When news broke in July this year that Harry was putting Bic to paper and writing a memoir, for which he was said to have received a $27 million advance, the reception in the United States was lukewarm. If its Penguin Random House publishers are hoping to recoup their eight-figure spending on schilling copies of the book in the overflow states, let’s hope they have a back-up plan given that only one in four Americans surveyed at the time said that were “very or somewhat interested” in reading the memoirs. (Meanwhile, just 14% of Britons said the same.) Similarly, less than half of stars’n’stripes waving masses polled said they thought it was appropriate for Harry to post a autobiography.
More recently, the Duchess of Sussex’s attempts to insert herself into the political bloodstream, while brandishing her gifted title (both for her conversation with Gloria Steinem when she said she thought women should be “linked and unranked”) met with mediocre success at best with conservative voices seemingly happy to report how indifferent they were to his lobbying.

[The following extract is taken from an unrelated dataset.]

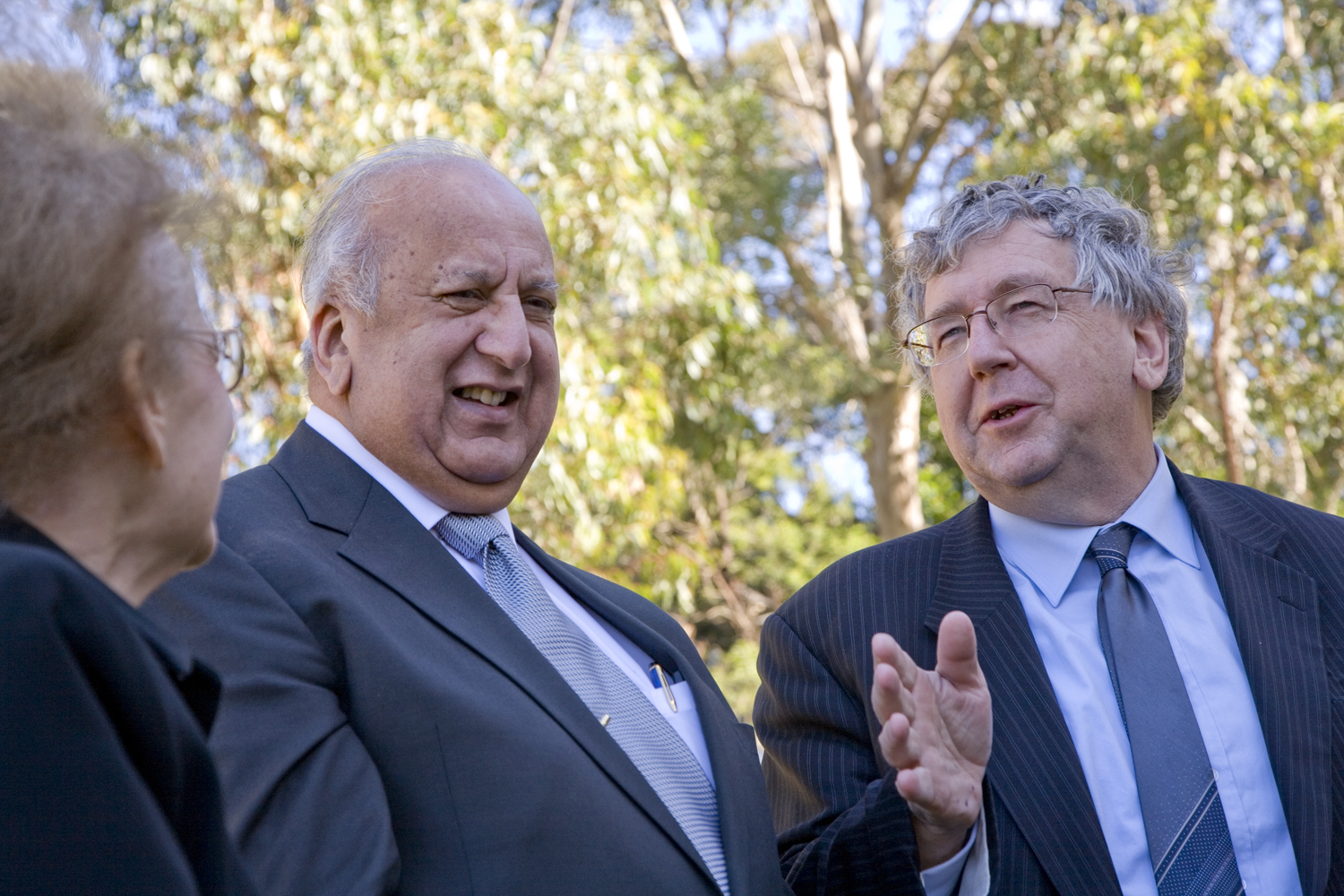 Member of Parliament Laurie Ferguson, right, delivered a message from the prime minister at a reception on 26 April. At left are Dr. Janet Khan and Dr. Peter Khan, a member of the Universal House of Justice who spoke at the reception and also at a large gathering the previous evening at the Sydney Convention Centre.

After spending the past two months trying to push for paid parental leave, there doesn’t appear to be anything even remotely resembling an outpouring of support behind the Duchess.
Their excruciatingly grumpy Time cover and faux royal New York tour seem to have failed to truly establish the duo as the power players they seem desperately hungry to be (although the magazine’s release spawned a slice less than – flattering memes).
Along with that is the fact that the royals left behind, you know, the Queen’s parents who don’t brag about their own Netflix offerings or vegan latte brands, would seem to be enjoying a degree of surprising popularity considering the presence of not just Kate but William and the Queen, all over the magazine covers.
In fact, next year could see another Windsor assault on the US with news that the Duke of Cambridge’s next Earthshot Prize outing will take place in the US, raising the possibility of a royal tour. there too.
A source close to the couple said vanity lounge in September that “the Cambridge team is very focused on America and making sure they have great visibility there. The possibility of them making a high-level visit is quite possible for next year.
Beyond that, the continued public interest in the Stateside Windsors would seem to suggest that the American people haven’t wholesale bought the Sussexes’ version of events. The fact that People slapped Kate on the cover, which they wouldn’t if she didn’t sell well, indicates that the Duchess still holds a relatively positive place in American hearts and minds.
None of this bodes particularly well for Harry and Meghan. In order for the Sussexes to continue enjoying big commercial deals, it’s essential that they can attract tens, if not hundreds of millions of viewers, like streaming Pied Pipers. But what remains to be seen is if they can pull it off?
The pressure on the couple’s Netflix and Spotify offerings, when the world can finally see and hear them, will be immense – but given their fragile public reputations, will their famous names translate to the huge streaming numbers that many would have? could you guess? (So far, they’ve announced they’re making a children’s cartoon and a Harry’s Invictus Games documentary, two projects that stand out only for their lack of creative verve.)
Frank Sinatra sings in New York, New York, “If I can do it there, I’ll do it anywhere.” But what if you can’t get there Frank? Then what ? There are a pair of American transplants who may be looking for a puzzle to be answered in the near future.
Daniela Elser is a royal pundit and writer with over 15 years of experience working with a number of top media titles in Australia.